A pandemic, by definition, involves the whole world being impacted by a common threat and calls for a united response. A highly virulent pathogen, the novel coronavirus (SARS-CoV-2) has affected every facet of modern life. The virus has revealed the world’s underlying inherent inequities, such as economic and food insecurity and availability of and access to a functional healthcare system, not to mention preparedness of nations to manage a coordinated pandemic response. For these reasons, Coronavirus disease (COVID-19) represents an unprecedented challenge to economies, healthcare systems, and nations alike.
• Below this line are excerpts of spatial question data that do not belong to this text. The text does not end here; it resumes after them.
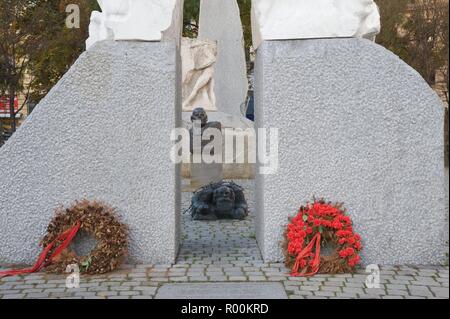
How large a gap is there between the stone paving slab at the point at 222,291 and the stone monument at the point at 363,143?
0.87m

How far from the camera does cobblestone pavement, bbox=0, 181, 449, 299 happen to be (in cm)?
426

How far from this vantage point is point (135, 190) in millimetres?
5133

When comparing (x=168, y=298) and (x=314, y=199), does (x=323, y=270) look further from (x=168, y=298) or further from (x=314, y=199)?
(x=168, y=298)

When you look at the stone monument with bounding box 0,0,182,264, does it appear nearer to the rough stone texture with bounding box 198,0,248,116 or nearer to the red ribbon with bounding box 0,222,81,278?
the red ribbon with bounding box 0,222,81,278

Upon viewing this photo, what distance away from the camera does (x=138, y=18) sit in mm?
5199

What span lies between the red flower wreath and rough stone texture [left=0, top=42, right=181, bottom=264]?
1118mm

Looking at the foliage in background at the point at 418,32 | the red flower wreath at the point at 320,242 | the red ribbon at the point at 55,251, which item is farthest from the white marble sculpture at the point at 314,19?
the foliage in background at the point at 418,32

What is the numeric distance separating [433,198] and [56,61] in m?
16.6

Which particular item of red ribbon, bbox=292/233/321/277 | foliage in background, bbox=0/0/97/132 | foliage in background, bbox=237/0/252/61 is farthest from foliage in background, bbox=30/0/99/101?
red ribbon, bbox=292/233/321/277

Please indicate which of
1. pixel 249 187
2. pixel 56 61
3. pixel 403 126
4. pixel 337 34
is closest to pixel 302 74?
pixel 337 34

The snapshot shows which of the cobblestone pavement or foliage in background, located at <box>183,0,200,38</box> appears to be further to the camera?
foliage in background, located at <box>183,0,200,38</box>

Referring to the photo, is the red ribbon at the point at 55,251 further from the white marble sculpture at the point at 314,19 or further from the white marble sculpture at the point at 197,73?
the white marble sculpture at the point at 197,73

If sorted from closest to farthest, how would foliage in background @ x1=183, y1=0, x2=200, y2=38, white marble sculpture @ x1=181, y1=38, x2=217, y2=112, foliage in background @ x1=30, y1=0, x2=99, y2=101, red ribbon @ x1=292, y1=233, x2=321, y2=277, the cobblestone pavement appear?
the cobblestone pavement → red ribbon @ x1=292, y1=233, x2=321, y2=277 → white marble sculpture @ x1=181, y1=38, x2=217, y2=112 → foliage in background @ x1=30, y1=0, x2=99, y2=101 → foliage in background @ x1=183, y1=0, x2=200, y2=38

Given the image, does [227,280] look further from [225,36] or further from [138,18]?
[225,36]
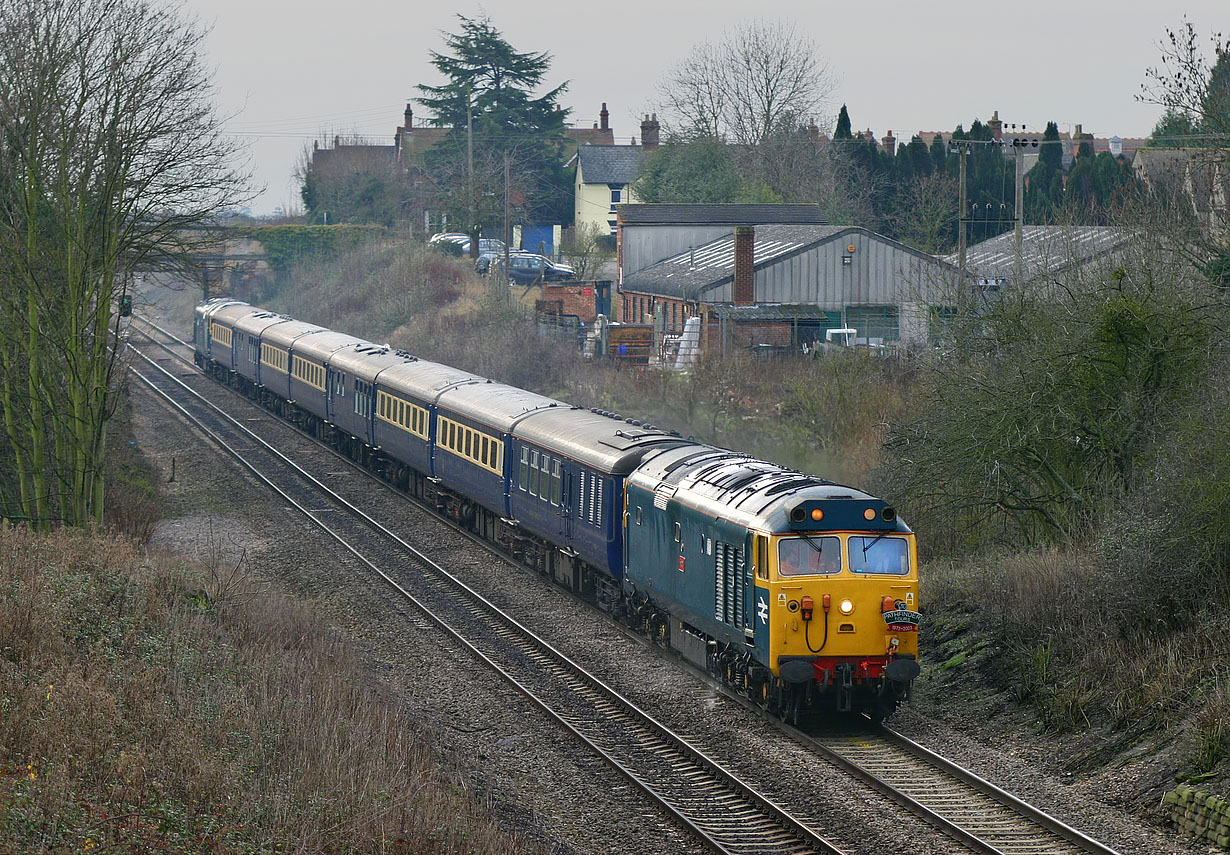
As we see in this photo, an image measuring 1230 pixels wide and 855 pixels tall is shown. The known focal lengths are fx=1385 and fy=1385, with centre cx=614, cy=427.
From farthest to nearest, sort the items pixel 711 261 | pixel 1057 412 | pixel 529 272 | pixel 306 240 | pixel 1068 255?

The closing of international and internal borders, physical distancing, and the resulting decrease in travel and trade have led countries to become insular geographically, socially, and economically. Somewhat ironically, this necessitates an increased need for greater collaboration between countries and other stakeholders to control the transmission of SARS-CoV-2 and better manage the global crisis upon us, so as to mitigate the long-term sequelae of this pandemic.